Dear mailing list member,
There have been a few exciting developments since the previous progress report.
First, we (me, Brian Mastenbrook, Christophe Rhodes) have a paper about Climacs syntax protocols accepted at the ILC 2005. In it, we explain the difference between per-buffer and per-window syntax updating and give examples of modules that use these methods. When reading what my co-authors had written, I was struck by the number of syntax modules that already exist for Climacs and how varied they are: a very complete syntax module for ISO Prolog, a module for Tabcode notation used for Lute scores, a module for Testing and Test Control Notation 3 (TTCN3), and of course existing but incomplete syntax modules for Common Lisp and HTML.
Second, due to difficulties achieving good performance with the Earley parser, I have written an alternative parser based on incremental LR parsing technology. I also wrote the definitions necessary for this module to parse Common Lisp. This syntax module is named "Lisp" to distinguish it from the one called "Common Lisp". It is experimental for now, so both are available. The incremental LR parser keeps a parse tree for the entire buffer up to date. It is thus a per-buffer module, which would be impossible with the current Earley parser. Parsing all of lisp-syntax.lisp (around 1000 lines) takes around 2 seconds on my machine, but this is only done when the file is initially loaded, or when edits to the buffer are made that makes the contents parse entirely differently from last time, such as when a closing parenthesis is introduced at the beginning of the buffer. In almost all cases, the incremental LR parser is able to patch the existing parse tree. As an example, typing a function definition at the beginning of a buffer containing lisp-syntax. lisp requires less than 10ms per keystroke to update the entire parse tree.
::::::::::
REQUIRED WORK:
Quote the stretch of the Climacs progress report from "First, we (me, Brian" through "Lisp and HTML.", word for word.

DATA BLOCK:
::::::::::
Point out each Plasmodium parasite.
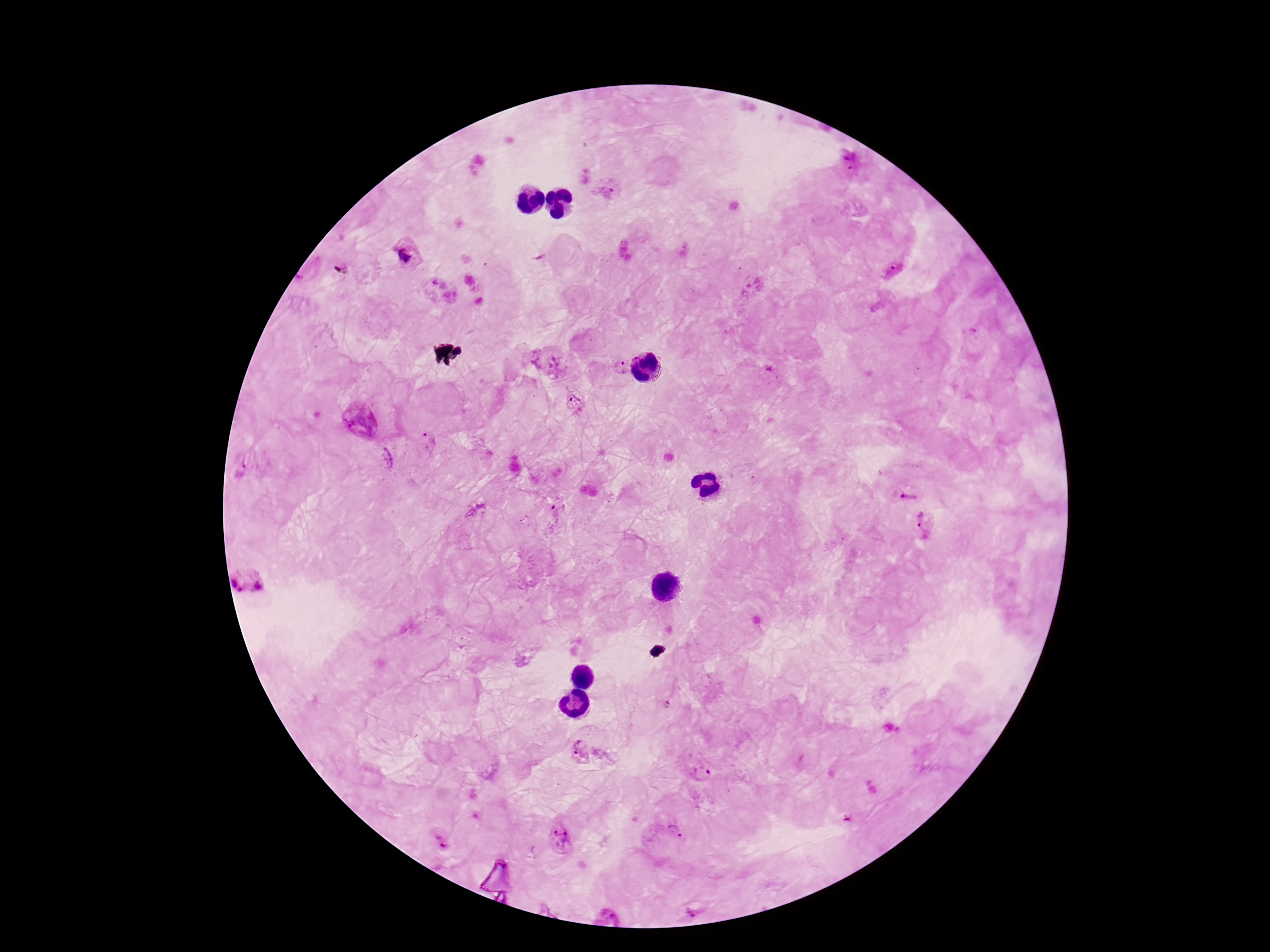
::::::::::
FINAL ANSWER:
First, we (me, Brian Mastenbrook, Christophe Rhodes) have a paper about Climacs syntax protocols accepted at the ILC 2005. In it, we explain the difference between per-buffer and per-window syntax updating and give examples of modules that use these methods. When reading what my co-authors had written, I was struck by the number of syntax modules that already exist for Climacs and how varied they are: a very complete syntax module for ISO Prolog, a module for Tabcode notation used for Lute scores, a module for Testing and Test Control Notation 3 (TTCN3), and of course existing but incomplete syntax modules for Common Lisp and HTML.